A Missing-Information Declaration and a Recovery Declaration are mandatory outputs: any hardware characteristic assumed, any metadata estimated, any test skipped, and any unresolved failure with its specific next action are stated explicitly. A response that acknowledges a limitation is preferred over one that implies more capability than was installed.

Deployment profiles

The post-overhaul installer is script-driven (scripts/install.py) and prompts for a deployment profile that shapes what Phase 2 provisions:

  • Solo — a single local (MLX) worker, no API worker pool; the privacy-focused local default, and the only profile fully enabled today.
  • Hybrid — a local worker plus a small API worker pool for failover.
  • Organization — pure API workers, no local model, scaling to many concurrent processes (an interim API-only server path exists today; the full profile is gated on the concurrency-architecture work).

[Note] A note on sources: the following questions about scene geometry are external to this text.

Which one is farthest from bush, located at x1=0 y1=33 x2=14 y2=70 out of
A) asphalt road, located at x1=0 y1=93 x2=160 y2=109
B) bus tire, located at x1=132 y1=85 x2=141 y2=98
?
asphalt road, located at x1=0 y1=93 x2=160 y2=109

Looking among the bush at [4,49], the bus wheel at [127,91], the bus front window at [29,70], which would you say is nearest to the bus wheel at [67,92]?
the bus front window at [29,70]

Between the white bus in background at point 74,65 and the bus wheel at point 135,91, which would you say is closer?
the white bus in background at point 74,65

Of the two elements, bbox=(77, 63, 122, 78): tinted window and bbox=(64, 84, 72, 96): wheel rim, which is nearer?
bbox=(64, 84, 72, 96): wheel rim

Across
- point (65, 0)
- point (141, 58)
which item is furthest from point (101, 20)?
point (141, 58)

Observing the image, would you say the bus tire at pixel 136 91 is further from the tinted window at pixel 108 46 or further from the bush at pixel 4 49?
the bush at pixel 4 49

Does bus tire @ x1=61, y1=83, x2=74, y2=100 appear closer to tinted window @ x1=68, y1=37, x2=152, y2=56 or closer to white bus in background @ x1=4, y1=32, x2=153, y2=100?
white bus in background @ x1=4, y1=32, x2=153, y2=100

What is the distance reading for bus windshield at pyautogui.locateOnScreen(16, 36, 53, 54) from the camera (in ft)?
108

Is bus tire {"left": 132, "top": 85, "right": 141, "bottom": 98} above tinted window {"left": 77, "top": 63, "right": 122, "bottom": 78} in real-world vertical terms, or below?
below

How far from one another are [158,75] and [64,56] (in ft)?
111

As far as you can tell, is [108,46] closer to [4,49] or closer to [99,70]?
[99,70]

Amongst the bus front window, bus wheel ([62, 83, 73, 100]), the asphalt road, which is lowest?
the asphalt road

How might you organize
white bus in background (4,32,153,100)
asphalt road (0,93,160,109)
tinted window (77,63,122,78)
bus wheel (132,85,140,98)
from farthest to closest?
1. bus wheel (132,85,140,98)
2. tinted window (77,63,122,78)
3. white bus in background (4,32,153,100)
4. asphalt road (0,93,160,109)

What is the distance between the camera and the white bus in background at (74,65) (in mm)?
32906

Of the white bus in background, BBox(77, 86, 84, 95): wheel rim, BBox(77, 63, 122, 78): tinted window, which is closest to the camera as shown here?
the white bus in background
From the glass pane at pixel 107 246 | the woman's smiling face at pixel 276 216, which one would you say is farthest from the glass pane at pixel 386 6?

The profile is a provisioning-shape decision layered on top of the tiering: tiering says what the hardware can run; the profile says what mix of local and API workers to stand up for the deployment’s purpose. A single-user laptop and an organizational inference node run the same installer with different profiles.

Open problems

  • The installer documentation is mid-reconciliation. The operational layers (~/ora/installer/) still cite the retired pre-customization first-boot document as their “canonical source,” and the Model-Switcher layer still describes the pre-configuration bucket/slot model that the configuration architecture replaced. The provisioning architecture is current; the layer files have residual drift, and bringing them fully current is tracked as its own install-overhaul workstream.
  • Two profiles are scaffolded, not shipped. Hybrid and Organization are designed and partially stubbed but gated on the concurrency-architecture work; only Solo is fully enabled, with an interim API-only server path standing in for Organization. The architecture admits all three; the implementation does not yet deliver all three.
  • Fit validation trusts model metadata. Parameter count and quantization are read from the repository’s published config; a model whose config misreports them (or omits them, forcing an estimate) can still pass validation and fail at load. The estimate is conservative, but it is an estimate.
  • The tool-reliability floor is a heuristic, not a measured per-model property. ”≈ 13B at 4-bit” is a rule of thumb; a small model that happens to call tools reliably is still flagged, and a larger one that calls them badly is not — the installer warns by size, not by a tested capability.
  • First-boot assumes a coding-agent or scripted execution environment. The install runs as a script or under a coding agent with terminal access; it cannot provision from a plain chat interface, which bounds who can run it unattended.

None of these blocks the installer from taking a bare machine to a working system. Each marks a seam where the current mechanism is a working approximation rather than a finished answer.